::: Dataset records

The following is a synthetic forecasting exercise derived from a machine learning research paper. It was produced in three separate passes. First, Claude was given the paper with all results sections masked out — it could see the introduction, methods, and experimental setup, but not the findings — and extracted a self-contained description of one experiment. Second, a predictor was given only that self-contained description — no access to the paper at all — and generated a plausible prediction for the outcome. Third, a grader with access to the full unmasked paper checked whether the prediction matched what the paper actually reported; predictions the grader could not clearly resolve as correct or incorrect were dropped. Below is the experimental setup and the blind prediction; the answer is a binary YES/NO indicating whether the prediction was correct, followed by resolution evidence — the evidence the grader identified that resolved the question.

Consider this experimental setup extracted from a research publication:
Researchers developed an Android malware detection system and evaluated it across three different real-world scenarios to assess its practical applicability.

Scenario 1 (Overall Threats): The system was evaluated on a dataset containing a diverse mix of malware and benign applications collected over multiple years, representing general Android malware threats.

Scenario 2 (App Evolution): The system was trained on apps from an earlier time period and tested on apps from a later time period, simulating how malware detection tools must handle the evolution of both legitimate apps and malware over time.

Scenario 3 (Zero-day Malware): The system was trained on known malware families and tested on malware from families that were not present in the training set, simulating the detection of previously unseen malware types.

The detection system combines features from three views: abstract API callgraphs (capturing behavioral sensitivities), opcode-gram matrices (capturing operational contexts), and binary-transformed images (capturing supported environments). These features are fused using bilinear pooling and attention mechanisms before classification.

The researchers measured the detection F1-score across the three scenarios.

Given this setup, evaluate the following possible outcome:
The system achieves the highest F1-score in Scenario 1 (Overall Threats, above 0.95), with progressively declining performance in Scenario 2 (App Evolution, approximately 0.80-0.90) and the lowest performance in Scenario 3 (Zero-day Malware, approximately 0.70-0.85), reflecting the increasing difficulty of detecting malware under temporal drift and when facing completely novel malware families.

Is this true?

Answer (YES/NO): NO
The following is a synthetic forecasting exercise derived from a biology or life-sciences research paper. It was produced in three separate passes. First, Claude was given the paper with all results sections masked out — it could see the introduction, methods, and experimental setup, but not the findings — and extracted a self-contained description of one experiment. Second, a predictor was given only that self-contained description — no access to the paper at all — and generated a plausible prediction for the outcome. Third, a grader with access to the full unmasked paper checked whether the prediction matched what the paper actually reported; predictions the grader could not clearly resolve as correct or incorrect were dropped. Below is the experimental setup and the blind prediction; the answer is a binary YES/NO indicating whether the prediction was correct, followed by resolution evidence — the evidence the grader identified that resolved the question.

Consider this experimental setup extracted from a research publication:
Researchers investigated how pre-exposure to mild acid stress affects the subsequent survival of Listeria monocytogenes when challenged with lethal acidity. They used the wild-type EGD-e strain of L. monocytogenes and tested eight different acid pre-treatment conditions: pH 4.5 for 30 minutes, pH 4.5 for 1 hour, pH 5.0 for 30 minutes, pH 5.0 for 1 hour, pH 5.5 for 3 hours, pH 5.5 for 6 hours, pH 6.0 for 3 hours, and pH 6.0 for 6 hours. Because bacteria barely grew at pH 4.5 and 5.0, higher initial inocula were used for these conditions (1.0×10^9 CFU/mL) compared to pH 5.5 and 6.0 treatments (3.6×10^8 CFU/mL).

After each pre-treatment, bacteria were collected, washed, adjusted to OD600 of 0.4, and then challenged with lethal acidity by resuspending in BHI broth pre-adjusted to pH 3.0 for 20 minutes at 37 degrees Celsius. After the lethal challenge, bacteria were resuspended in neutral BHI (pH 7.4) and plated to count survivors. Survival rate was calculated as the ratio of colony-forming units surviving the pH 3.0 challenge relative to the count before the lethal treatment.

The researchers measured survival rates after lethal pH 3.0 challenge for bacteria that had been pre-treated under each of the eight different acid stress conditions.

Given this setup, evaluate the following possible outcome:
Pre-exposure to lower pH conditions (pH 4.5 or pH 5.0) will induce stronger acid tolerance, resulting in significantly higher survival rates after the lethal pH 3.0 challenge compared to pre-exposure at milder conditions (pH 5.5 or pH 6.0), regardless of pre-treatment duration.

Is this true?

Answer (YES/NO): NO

::::::

=== Description of the task ===
Each record above is to be written out again exactly.

=== Task result ===
The following is a synthetic forecasting exercise derived from a machine learning research paper. It was produced in three separate passes. First, Claude was given the paper with all results sections masked out — it could see the introduction, methods, and experimental setup, but not the findings — and extracted a self-contained description of one experiment. Second, a predictor was given only that self-contained description — no access to the paper at all — and generated a plausible prediction for the outcome. Third, a grader with access to the full unmasked paper checked whether the prediction matched what the paper actually reported; predictions the grader could not clearly resolve as correct or incorrect were dropped. Below is the experimental setup and the blind prediction; the answer is a binary YES/NO indicating whether the prediction was correct, followed by resolution evidence — the evidence the grader identified that resolved the question.

Consider this experimental setup extracted from a research publication:
Researchers developed an Android malware detection system and evaluated it across three different real-world scenarios to assess its practical applicability.

Scenario 1 (Overall Threats): The system was evaluated on a dataset containing a diverse mix of malware and benign applications collected over multiple years, representing general Android malware threats.

Scenario 2 (App Evolution): The system was trained on apps from an earlier time period and tested on apps from a later time period, simulating how malware detection tools must handle the evolution of both legitimate apps and malware over time.

Scenario 3 (Zero-day Malware): The system was trained on known malware families and tested on malware from families that were not present in the training set, simulating the detection of previously unseen malware types.

The detection system combines features from three views: abstract API callgraphs (capturing behavioral sensitivities), opcode-gram matrices (capturing operational contexts), and binary-transformed images (capturing supported environments). These features are fused using bilinear pooling and attention mechanisms before classification.

The researchers measured the detection F1-score across the three scenarios.

Given this setup, evaluate the following possible outcome:
The system achieves the highest F1-score in Scenario 1 (Overall Threats, above 0.95), with progressively declining performance in Scenario 2 (App Evolution, approximately 0.80-0.90) and the lowest performance in Scenario 3 (Zero-day Malware, approximately 0.70-0.85), reflecting the increasing difficulty of detecting malware under temporal drift and when facing completely novel malware families.

Is this true?

Answer (YES/NO): NO
The following is a synthetic forecasting exercise derived from a biology or life-sciences research paper. It was produced in three separate passes. First, Claude was given the paper with all results sections masked out — it could see the introduction, methods, and experimental setup, but not the findings — and extracted a self-contained description of one experiment. Second, a predictor was given only that self-contained description — no access to the paper at all — and generated a plausible prediction for the outcome. Third, a grader with access to the full unmasked paper checked whether the prediction matched what the paper actually reported; predictions the grader could not clearly resolve as correct or incorrect were dropped. Below is the experimental setup and the blind prediction; the answer is a binary YES/NO indicating whether the prediction was correct, followed by resolution evidence — the evidence the grader identified that resolved the question.

Consider this experimental setup extracted from a research publication:
Researchers investigated how pre-exposure to mild acid stress affects the subsequent survival of Listeria monocytogenes when challenged with lethal acidity. They used the wild-type EGD-e strain of L. monocytogenes and tested eight different acid pre-treatment conditions: pH 4.5 for 30 minutes, pH 4.5 for 1 hour, pH 5.0 for 30 minutes, pH 5.0 for 1 hour, pH 5.5 for 3 hours, pH 5.5 for 6 hours, pH 6.0 for 3 hours, and pH 6.0 for 6 hours. Because bacteria barely grew at pH 4.5 and 5.0, higher initial inocula were used for these conditions (1.0×10^9 CFU/mL) compared to pH 5.5 and 6.0 treatments (3.6×10^8 CFU/mL).

After each pre-treatment, bacteria were collected, washed, adjusted to OD600 of 0.4, and then challenged with lethal acidity by resuspending in BHI broth pre-adjusted to pH 3.0 for 20 minutes at 37 degrees Celsius. After the lethal challenge, bacteria were resuspended in neutral BHI (pH 7.4) and plated to count survivors. Survival rate was calculated as the ratio of colony-forming units surviving the pH 3.0 challenge relative to the count before the lethal treatment.

The researchers measured survival rates after lethal pH 3.0 challenge for bacteria that had been pre-treated under each of the eight different acid stress conditions.

Given this setup, evaluate the following possible outcome:
Pre-exposure to lower pH conditions (pH 4.5 or pH 5.0) will induce stronger acid tolerance, resulting in significantly higher survival rates after the lethal pH 3.0 challenge compared to pre-exposure at milder conditions (pH 5.5 or pH 6.0), regardless of pre-treatment duration.

Is this true?

Answer (YES/NO): NO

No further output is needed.